HBO's The Last of Us has been very careful to stick to the source material for the most part — a smart but also rather logical choice, given how cinematic the original game was. The painstakingly crafted similarities between Naughty Dog's survival shooter and HBO's show have been a major part of why people were quick to call The Last of Us the best video game adaptation ever.
But it's by shifting away from the game in favor of telling new stories that The Last of Us has really been able to blossom the way it does in the “Long Long Time” episode that introduces Nick Offerman's Bill and Murray Bartlett's Frank.
The Long Long Time Has Blessed The Show With Tremendous Popularity
The real magic of “Long Long Time,” and the reason it's one of The Last of Us' strongest episodes yet, lies in how spiritually true to the game it feels even while it's doing its own distinct thing.
After focusing largely on Joel and Ellie in its first two episodes, The Last of Us switches things in “Long Long Time” by jumping into the past to tell the story of how antisocial, paranoid prepper Bill and hapless survivor Frank met in the apocalypse.
Back in the earliest days of the cordyceps outbreak, while dozens of his trusting neighbors were unknowingly carted off to their dooms, Frank made sure to hang back in their small town until he was certain that the entire thing was completely deserted and ready to be converted into a fortified compound for one.
Being the antisocial person that he was, the idea of spending the rest of his zombie-filled days in solitude and with Ron Swanson-esque self-sufficiency was favorable to Bill. That lifestyle seemed to suit him well. But that changed the day Frank entered Bill's property looking for safety and instead found himself stuck in one of Bill's traps.
Bill and Frank's Story:
When you meet Bill in the game, he's a jumpy, hard-boiled survivor who's lost so much over the years that he's become all but shut off from connecting with anyone, and it's hard to understand how he and Joel came to know one another.
All of those things are definitely still true of Bill's character in the show, but the show lays a lot of it out by giving Frank a voice and The TV series covered everything from the day of the outbreak in 2003, to their last moments together in the present day.
The latest episode of HBO's post-apocalyptic drama, The Last of Us, has landed – and the gay love story at its core is breaking hearts worldwide.
Their relationship blossoms in one of the most tender queer sex scenes ever seen on TV, before the episode flashes forward several years and we see how the pair have been living and surviving, ever since.
Throughout their years together, the pair confront government officials attempting to break onto their land, slowly build a friendship with Joel and his partner Tess, and attempt to make it through the barren years by growing strawberries, painting, and playing the piano.

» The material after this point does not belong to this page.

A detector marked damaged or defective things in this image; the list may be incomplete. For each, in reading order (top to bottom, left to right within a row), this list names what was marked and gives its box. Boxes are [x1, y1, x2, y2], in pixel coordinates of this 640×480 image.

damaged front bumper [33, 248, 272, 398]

The result is one of the best pieces of TV ever, thanks to Offerman and Bartlett giving the performance of their careers, a magic script from writers Craig Mazin and Neil Druckmann, and cinematography so intricate that you feel you're grappling for survival alongside them.
How fans are reacting to this episode?
Fan's reaction in the US following the episode on January 29 is unanimous: there has never been an episode of TV like it.

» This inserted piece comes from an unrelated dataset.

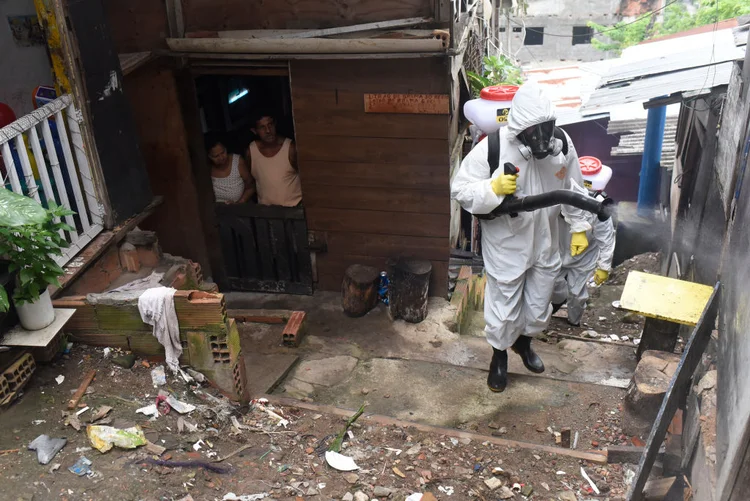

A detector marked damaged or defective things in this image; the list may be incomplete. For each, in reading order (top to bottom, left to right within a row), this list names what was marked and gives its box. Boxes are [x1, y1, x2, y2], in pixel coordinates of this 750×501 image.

rusty metal sheet [366, 93, 450, 114]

One person wrote, “The episode of The Last of Us I just watched was the best piece of television, of writing, of acting I've ever seen. An incredibly beautiful political choice. The best thing Nick Offerman has ever done.”

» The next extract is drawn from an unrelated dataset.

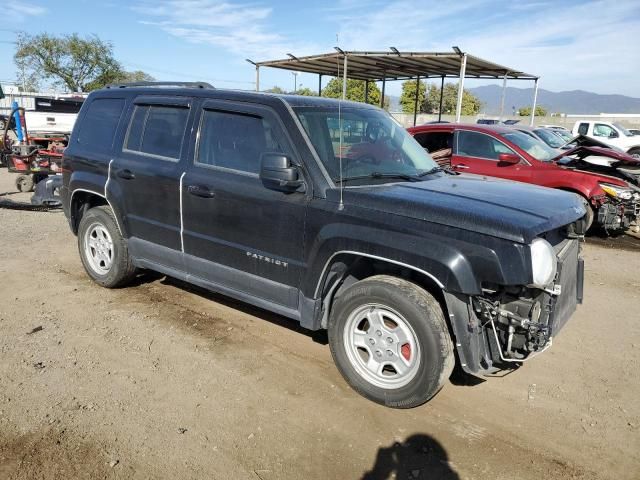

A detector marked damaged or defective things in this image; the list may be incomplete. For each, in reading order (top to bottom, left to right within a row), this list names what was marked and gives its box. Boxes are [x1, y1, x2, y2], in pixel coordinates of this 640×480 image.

red damaged car [408, 124, 636, 232]
damaged front bumper [444, 236, 584, 376]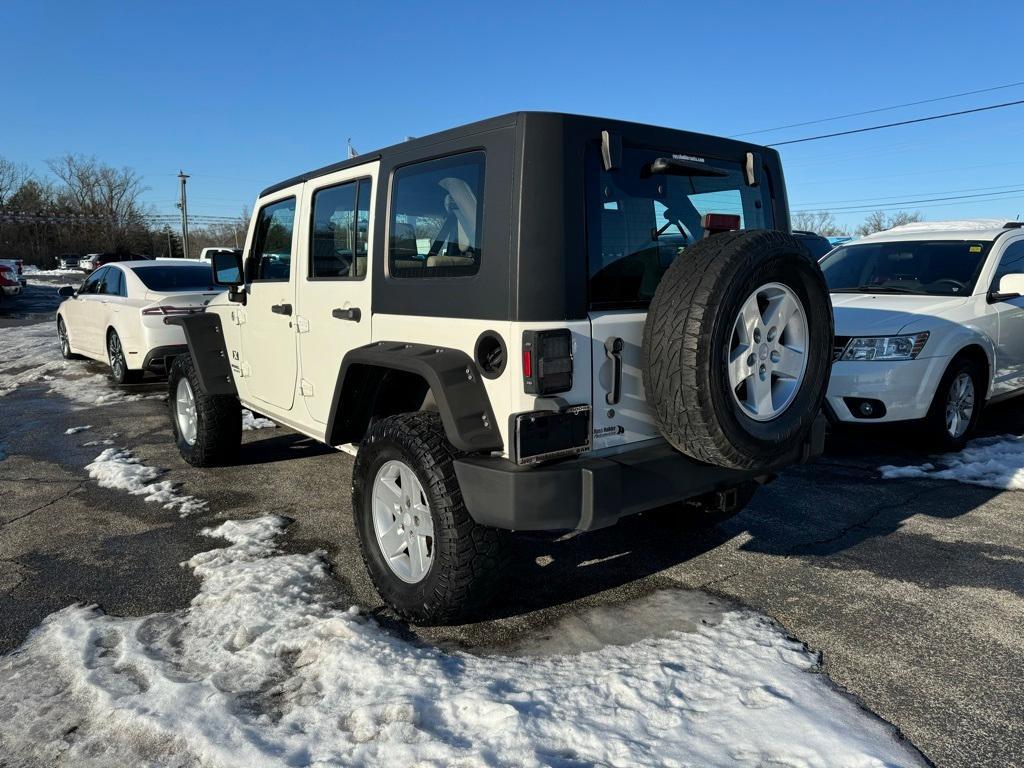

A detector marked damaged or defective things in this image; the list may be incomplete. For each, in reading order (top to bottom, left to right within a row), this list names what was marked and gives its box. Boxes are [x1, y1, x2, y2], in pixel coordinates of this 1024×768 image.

cracked pavement [2, 290, 1024, 765]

Another said: “I didn't expect The Last of Us to tell one of the most beautifully tragic queer love stories I have ever seen. Absolutely stunning and so incredibly well done. My heart hurts.”
Many are praising the episode not only for its beautiful, start-to-finish portrayal of a queer relationship but also for spotlighting that, yes, older men can be gay too, despite the lack of such representation on screen.
The Last of Us' capacity to faithfully recreate things is impressive and true. But it's the show's ability to build out new pieces of lore that feel like they were always present that's most promising, especially with characters like Storm Reid's Riley and Melanie Lynskey's Kathleen on the horizon.
What is Next?
The Last of Us episode 4 came to HBO and HBO Max on Sunday, with Ellie and Joel (Bella Ramsey and Pedro Pascal) back on the road after last week's heartbreaking diversion. They're on track to connect Ellie to the Fireflies since the rebel group wants to replicate her immunity to the fungal infection that transformed billions of people into monsters. This episode also features a major deviation from the game by introducing an incredible new villain.
The fifth and last episode of this show will be released on February 10.